Ага. Вот и думный дьяк появился. Пора выдвигаться. Нужно подойти в шатру одновременно, иначе кому-то придется ждать второго и тогда тот, кто заставил ждать, получается, кинул понт. А для боярина понты — это всё.
Я поправил свою горлатную шапку с поблескивающим на солнце знаком рода Осетровских — мне, понятно, не видно, но я-то знаю, что он начищен до блеска — и, ступая по снегу сапогами на волчьем меху — овчина, может, и теплее была бы, но понты, понты… — зашагал вперед, опираясь на посох. Тот самый, из сисеевского терема, честно одолженный. Наверное, надо будет как-нибудь развернуть Голос в полноценную форму… Нет, я, конечно, знаю, что в свернутой форме, в виде маленькой статуэтки, она как бы спит и ей не скучно, но все равно…
Блин, что за мысли в голову лезут?
Снег поскрипывал, я шагал, вокруг меня кипела жизнь стихийно-походного городка: суетился народ, пахло свежей выпечкой и жареным мясом, у небольшой пушки скучал часовой, опираясь на бердыш и крайне напоминая королевского охранника из старого мультфильма про Бременских музыкантов.
Думный дьяк тоже двигался спокойно, не пытаясь сбавить шаг и тем самым заставить меня прийти к шатру первым и ждать его. Это хорошо, значит, на обострение он идти не собирается. Похоже, подружимся…
— Будь здоров, думный дьяк Яков Тимофеевич.
Тут уж понты-не понты, а первым здоровается младший.
— Будь здоров, боярин Викентий Георгиевич.
4
Думный дьяк Яков оказался вполне себе вменяемым мужиком. Вернее, мужем: слово «мужик» здесь еще не стало синонимом слова «крестьянин», невместного для такого высокого чина, да и ауешные приколы сюда не завезли, но все равно это слово имеет уменьшительное значение, в серьезном общении неприемлемое.
В его осторожности в общении со мной оказался виноват… внезапно, я сам.
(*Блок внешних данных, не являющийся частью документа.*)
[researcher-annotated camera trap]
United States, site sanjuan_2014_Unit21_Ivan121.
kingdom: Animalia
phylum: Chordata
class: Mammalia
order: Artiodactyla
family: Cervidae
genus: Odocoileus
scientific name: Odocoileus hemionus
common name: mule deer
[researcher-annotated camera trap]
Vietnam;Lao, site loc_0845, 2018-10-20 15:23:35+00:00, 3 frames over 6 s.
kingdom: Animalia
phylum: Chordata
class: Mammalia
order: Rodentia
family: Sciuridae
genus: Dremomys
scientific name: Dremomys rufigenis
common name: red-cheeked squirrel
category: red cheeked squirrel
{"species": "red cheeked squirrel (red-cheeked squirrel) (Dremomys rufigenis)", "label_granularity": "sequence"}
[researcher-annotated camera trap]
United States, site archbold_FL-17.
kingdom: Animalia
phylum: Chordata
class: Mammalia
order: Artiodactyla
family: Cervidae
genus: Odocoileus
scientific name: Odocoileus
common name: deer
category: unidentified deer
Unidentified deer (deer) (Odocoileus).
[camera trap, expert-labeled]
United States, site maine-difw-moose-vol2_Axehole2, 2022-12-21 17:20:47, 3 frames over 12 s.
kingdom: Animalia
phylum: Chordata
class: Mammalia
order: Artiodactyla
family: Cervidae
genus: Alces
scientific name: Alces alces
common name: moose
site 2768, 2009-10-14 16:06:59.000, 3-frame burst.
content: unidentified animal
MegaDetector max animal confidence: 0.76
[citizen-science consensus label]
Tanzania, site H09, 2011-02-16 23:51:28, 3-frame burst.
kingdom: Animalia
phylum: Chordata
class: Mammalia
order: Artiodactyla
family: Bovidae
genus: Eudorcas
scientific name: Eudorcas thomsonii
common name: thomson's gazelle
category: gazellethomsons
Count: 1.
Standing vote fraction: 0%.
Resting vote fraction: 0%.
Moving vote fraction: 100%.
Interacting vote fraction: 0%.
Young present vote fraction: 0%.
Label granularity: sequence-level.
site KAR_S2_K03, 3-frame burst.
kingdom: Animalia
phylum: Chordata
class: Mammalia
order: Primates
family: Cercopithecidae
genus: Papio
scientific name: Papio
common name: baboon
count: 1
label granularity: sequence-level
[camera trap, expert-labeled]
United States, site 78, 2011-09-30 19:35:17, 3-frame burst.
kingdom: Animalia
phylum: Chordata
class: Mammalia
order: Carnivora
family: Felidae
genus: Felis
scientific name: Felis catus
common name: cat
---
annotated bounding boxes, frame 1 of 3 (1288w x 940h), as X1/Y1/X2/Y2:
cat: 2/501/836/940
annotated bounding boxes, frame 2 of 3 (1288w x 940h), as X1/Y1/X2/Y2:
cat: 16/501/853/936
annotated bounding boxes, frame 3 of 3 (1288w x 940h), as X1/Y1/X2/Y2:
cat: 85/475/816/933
Москва в 17 веке, по сути — большая деревня (да и в 21-ом, надо сказать, тоже), и всякие интересные события непременно обсуждаются всеми, кого они касаются и теми, кого не касаются — тоже. А уж мои похождения явно были бы на первых полосах здешних таблоидов, будь они здесь и проживи их издатели после выпуска первой же скандальной хроники. Мое внезапное появление ниоткуда, мой званый пир, с жареными слонами и самоварами, мое освобождение из подвалов Приказа тайных дел, моя короткая войнушка с Морозовыми — все это создало мне репутацию типа странного, мстительного и непредсказуемого, мол, пес его знает, на что он обидится и как отреагирует. А также репутацию мне знатно подмочили сплетники, каждый из которых добавлял что-то от себя в меру собственного понимания ситуации, как в том анекдоте про Гоголя на столбе. В итоге история с моим пленом у Морозовых и последующим освобождением превратилась в нападение меня — видимо, в одно лицо, с саблей наголо и верхом на горячем коне — на морозовский терем, в ходе которого я всё сжег, а что не сжег — то порубил на куски, всех мужчин поубивал, а всех женщин изнасиловал. Особенно гнусно я надругался над боярыней Марфой — да блин! — причем подробностей никто не знал, но все сходились на том, что после этого она даже на казнь шла с облегчением. Причем то, что после всего этого выдуманного безобразия — особенно меня поразила картина меня, со злобным хохотом рубящего обгоревшие остатки — царь-государь наказал не меня, а самих Морозовых, никого особенно не смутило.
Я заверил думного дьяка, что все это — неправда, а что правда — то было не там, не так и не с теми, после чего мы продолжили наш неторопливый разговор под чай из самовара, перемежаемый стоялым медом.
— Никого с Горячим Словом нет? — кивнул на самовар дьяк. То есть — думный дьяк. Сокращать не стоит, разница между думным дьяком и обычным — как между лейтенантом и генерал-лейтенантом. Но мысленно я все время сбивался на привычного «дьяка».